Die Oberfläche als Zeugnis der Abkühlung
Als Merkur im Laufe der Zeit Wärme aus seinem Inneren verlor, zog sich der Planet zusammen. Die starre äußere Schicht musste sich einem leicht verkleinerten Inneren anpassen, was dazu führte, dass Teile der Kruste brachen und über benachbarte Gebiete geschoben wurden. Dies hat zur Bildung von langen, gekrümmten Geländestufen geführt, die als Lobate Scarps bekannt sind. Diese Strukturen erstrecken sich über Hunderte von Kilometern und erreichen stellenweise Höhen von mehr als 1,5 Kilometern. Sie sind ein direkter Hinweis auf die Kontraktion des Planeten.
Die MESSENGER-Mission der NASA, die Merkur von 2011 bis 2015 umkreiste, lieferte detaillierte Daten zur globalen Verteilung dieser Geländestufen. Eine Analyse aus dem Jahr 2014 ergab, dass der Radius des Planeten durch die Abkühlung um bis zu sieben Kilometer abgenommen hat. Dies ist ein deutlich größerer Wert als frühere Schätzungen, die auf unvollständigen Daten der Mariner-10-Mission basierten.
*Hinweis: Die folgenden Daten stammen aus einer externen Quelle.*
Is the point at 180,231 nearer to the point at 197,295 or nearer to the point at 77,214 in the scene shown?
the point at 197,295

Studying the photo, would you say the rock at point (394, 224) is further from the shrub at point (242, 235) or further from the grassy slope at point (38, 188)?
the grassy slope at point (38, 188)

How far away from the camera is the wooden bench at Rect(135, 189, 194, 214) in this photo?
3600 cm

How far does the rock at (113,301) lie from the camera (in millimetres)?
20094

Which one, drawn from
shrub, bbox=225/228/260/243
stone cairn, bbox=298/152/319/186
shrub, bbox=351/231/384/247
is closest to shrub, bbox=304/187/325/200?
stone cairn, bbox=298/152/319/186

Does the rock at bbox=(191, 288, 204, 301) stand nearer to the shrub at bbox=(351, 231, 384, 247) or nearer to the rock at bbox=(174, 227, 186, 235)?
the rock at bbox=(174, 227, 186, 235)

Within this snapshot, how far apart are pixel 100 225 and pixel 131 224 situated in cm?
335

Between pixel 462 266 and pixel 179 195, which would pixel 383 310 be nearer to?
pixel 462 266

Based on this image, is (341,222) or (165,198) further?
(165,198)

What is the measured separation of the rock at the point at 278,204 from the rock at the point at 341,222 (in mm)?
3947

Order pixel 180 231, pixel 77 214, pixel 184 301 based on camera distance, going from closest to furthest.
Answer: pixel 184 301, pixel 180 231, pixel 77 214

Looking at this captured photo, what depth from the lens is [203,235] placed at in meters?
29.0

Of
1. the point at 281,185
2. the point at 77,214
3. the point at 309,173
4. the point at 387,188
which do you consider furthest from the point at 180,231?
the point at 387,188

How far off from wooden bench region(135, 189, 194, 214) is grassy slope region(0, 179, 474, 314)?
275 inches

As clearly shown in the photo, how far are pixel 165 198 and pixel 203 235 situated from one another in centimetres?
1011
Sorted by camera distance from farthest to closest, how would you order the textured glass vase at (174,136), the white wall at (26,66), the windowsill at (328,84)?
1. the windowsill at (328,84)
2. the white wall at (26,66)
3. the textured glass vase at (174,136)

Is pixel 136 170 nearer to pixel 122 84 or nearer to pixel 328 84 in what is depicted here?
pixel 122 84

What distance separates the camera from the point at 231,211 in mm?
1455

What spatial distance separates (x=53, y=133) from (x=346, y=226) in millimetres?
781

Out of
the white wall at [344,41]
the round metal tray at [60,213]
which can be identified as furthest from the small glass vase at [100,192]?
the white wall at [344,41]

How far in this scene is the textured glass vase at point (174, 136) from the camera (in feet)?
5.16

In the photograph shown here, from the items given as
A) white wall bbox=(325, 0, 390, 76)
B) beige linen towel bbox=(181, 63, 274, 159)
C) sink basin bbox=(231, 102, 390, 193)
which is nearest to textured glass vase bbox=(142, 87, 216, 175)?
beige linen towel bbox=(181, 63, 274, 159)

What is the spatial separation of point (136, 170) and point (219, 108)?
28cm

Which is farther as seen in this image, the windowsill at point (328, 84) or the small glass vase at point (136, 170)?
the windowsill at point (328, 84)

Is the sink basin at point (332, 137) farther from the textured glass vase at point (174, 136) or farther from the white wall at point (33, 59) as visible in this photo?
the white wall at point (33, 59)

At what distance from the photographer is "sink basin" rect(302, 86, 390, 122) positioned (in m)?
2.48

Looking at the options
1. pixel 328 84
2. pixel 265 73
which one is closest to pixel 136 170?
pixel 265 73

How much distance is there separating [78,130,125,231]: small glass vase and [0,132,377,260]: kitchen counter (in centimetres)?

Junge geologische Aktivitäten?
Die meisten dieser Kontraktionsprozesse fanden vor Milliarden von Jahren statt. Doch gibt es Hinweise darauf, dass einige der Geländestufen geologisch gesehen relativ jung sind. Während der letzten 18 Monate der MESSENGER-Mission wurden kleine, scharfe Geländestufen entdeckt, die nicht Milliarden Jahre überdauert haben könnten, ohne durch Meteoriteneinschläge zerstört zu werden. Eine Studie aus dem Jahr 2016 deutet darauf hin, dass einige dieser Strukturen weniger als 50 Millionen Jahre alt sind.
Eine weitere Studie aus dem Jahr 2023, veröffentlicht in Nature Geoscience, identifizierte kleine Gräben, sogenannte Grabens, die sich über größere Kontraktionsstrukturen erstrecken. Die Forscher schätzen das Alter dieser Gräben auf weniger als 300 Millionen Jahre. Diese Ergebnisse deuten darauf hin, dass Merkur möglicherweise länger abgekühlt und sich zusammengezogen hat, als es für einen alten, kleinen Planeten zu erwarten wäre. Allerdings gibt es bisher keine direkten Messungen von aktuellen Bewegungen entlang der Geländestufen.
Die nächste Mission, BepiColombo, wird voraussichtlich weitere Einblicke in die geologische Aktivität Merkurs liefern. Die gemeinsame Mission der europäischen und japanischen Raumfahrtagenturen soll den Planeten in den kommenden Jahren genauer untersuchen.